“What sphinx of cement and aluminum bashed open their skulls and ate up their brains and imagination?”
Moloch! The well-oiled stink of capitalism permeates every crevice of our lives. Some days the MSG headache of mass-produced culture, the cog movements of worldwide exploitation, the carbon-monoxide-smothering of my ignorance chokes me with despair. The real pain and broken lives I could see every day is too much; from-a-distance despair is all I allow myself. My back hurts clenching off my awareness from how hellish we’ve made a world of angels.
Almost as much as it would hurt to close myself off from all the hope. Like a phoenix rising from the ashes that we slow-burn our world and ourselves to every day, there’s another world bursting out in a million different ways. The baby fire bird is still just stumbling around, unfamiliar with the strength in its limbs and the heights its wings were built for. But it’s growing every day– some days, today, I can hear its call.
I could never catalog all the evidence for this new world, but fortunately, I don’t have to.
Howard Zinn wrote the popular account of its history, and it’s just a condensation of what anarchists and others have been telling us for years: our world has never been the just, free, healthy, people’s world we’re told it’s supposed to be, but that has never crushed the spirit of the people who believe it can be.

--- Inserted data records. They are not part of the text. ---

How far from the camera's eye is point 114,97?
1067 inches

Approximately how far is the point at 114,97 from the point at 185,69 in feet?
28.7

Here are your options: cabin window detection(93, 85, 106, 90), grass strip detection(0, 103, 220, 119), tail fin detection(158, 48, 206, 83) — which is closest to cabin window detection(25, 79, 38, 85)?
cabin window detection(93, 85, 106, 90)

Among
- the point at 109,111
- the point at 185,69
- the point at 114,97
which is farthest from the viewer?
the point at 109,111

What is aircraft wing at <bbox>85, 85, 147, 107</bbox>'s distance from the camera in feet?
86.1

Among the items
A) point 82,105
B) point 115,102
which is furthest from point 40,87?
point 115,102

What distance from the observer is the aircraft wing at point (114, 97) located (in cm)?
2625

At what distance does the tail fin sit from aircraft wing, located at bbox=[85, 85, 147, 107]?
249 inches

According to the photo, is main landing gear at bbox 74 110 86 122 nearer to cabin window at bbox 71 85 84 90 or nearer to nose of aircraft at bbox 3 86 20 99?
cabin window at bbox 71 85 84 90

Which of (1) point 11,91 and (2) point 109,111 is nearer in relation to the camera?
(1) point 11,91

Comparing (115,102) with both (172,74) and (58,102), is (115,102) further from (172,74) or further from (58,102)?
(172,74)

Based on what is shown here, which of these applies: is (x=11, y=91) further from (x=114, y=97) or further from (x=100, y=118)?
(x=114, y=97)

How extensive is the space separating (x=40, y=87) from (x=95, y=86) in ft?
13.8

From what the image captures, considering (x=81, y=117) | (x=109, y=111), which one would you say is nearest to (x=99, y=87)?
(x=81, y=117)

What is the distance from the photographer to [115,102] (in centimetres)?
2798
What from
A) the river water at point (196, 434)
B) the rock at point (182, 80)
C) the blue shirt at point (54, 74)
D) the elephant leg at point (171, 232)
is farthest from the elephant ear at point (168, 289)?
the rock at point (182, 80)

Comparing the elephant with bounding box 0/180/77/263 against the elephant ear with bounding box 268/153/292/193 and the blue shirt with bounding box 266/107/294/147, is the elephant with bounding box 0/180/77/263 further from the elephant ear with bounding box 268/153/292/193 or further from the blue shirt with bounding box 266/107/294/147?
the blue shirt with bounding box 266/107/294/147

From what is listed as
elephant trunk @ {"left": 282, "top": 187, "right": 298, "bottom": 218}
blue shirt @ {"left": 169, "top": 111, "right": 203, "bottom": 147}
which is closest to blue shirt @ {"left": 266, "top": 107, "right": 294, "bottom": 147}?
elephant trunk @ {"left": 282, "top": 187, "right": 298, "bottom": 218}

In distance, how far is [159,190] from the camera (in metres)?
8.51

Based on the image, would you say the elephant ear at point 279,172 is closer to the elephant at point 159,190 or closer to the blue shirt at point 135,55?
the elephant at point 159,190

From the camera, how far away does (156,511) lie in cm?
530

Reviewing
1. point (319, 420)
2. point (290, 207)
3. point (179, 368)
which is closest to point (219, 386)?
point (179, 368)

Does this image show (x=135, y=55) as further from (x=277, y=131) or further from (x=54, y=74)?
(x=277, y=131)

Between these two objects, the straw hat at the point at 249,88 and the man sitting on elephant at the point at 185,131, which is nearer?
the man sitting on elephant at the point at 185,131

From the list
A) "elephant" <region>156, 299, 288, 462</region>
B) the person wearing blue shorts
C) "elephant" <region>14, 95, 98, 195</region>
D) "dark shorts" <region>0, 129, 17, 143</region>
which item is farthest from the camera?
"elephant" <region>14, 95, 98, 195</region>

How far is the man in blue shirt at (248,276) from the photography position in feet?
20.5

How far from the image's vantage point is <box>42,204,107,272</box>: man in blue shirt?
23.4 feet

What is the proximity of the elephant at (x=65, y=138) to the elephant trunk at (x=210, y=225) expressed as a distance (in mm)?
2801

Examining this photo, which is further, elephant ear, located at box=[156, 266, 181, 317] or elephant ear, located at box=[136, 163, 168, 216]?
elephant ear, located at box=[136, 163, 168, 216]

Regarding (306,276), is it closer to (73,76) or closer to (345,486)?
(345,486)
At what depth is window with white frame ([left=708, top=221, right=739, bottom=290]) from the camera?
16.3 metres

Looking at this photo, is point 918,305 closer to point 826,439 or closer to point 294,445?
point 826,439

WorldChanging has collected and published the methods and stories behind building the new world, and that’s just a snapshot of the ever-evolving world-changing knowledge. The UK government did the same thing a few years ago with The Rough Guide to a Better World. Both their messages? That there are a million campfires getting ready to light up the future, and that’s just the beginning.
And recently I found another catalog, this one for the present. CrimethInc. Ex-Worker’s Collective published Recipes for Disaster, a direct-action, fuck proper channels, anarchists’ cookbook manifesto on how to fight, and how to love. I’ve just flipped through it, and it’s rough, the way I imagine any agglomeration has to be from people who are more interested in doing and learning than recording. But it’s worth the gems.
What inspires me most about CrimethInc. is the love they put into their work and get out of it as a natural consequence. They speak of magic and love and joy no more shame-facedly than they talk about sabotage and collectives and mainstream media. The clear, hopeful, wisdom-filled eyes that saw Europe by hitchhiking between squats in Off the Map seem to be a dime-a-pair in their world.
And that’s just what I’ve encountered so far. The internet is of course the baby phoenix’s playground, with a different vision of the future born every minute, and more experiments than I could experience with a hundred lives.
We have so much reason to hope. The quote above is from Howl, praise to the beatniks who gave their generation “the absolute heart of the poem of life butcher out of their own bodies good to eat a thousand years.” We are all crucial parts of all the worlds’ problems and all its dreams. I wish I were strong enough or smart enough to machete my own path out of this dark wood, but at least I have the ability to find others, and together we can make it.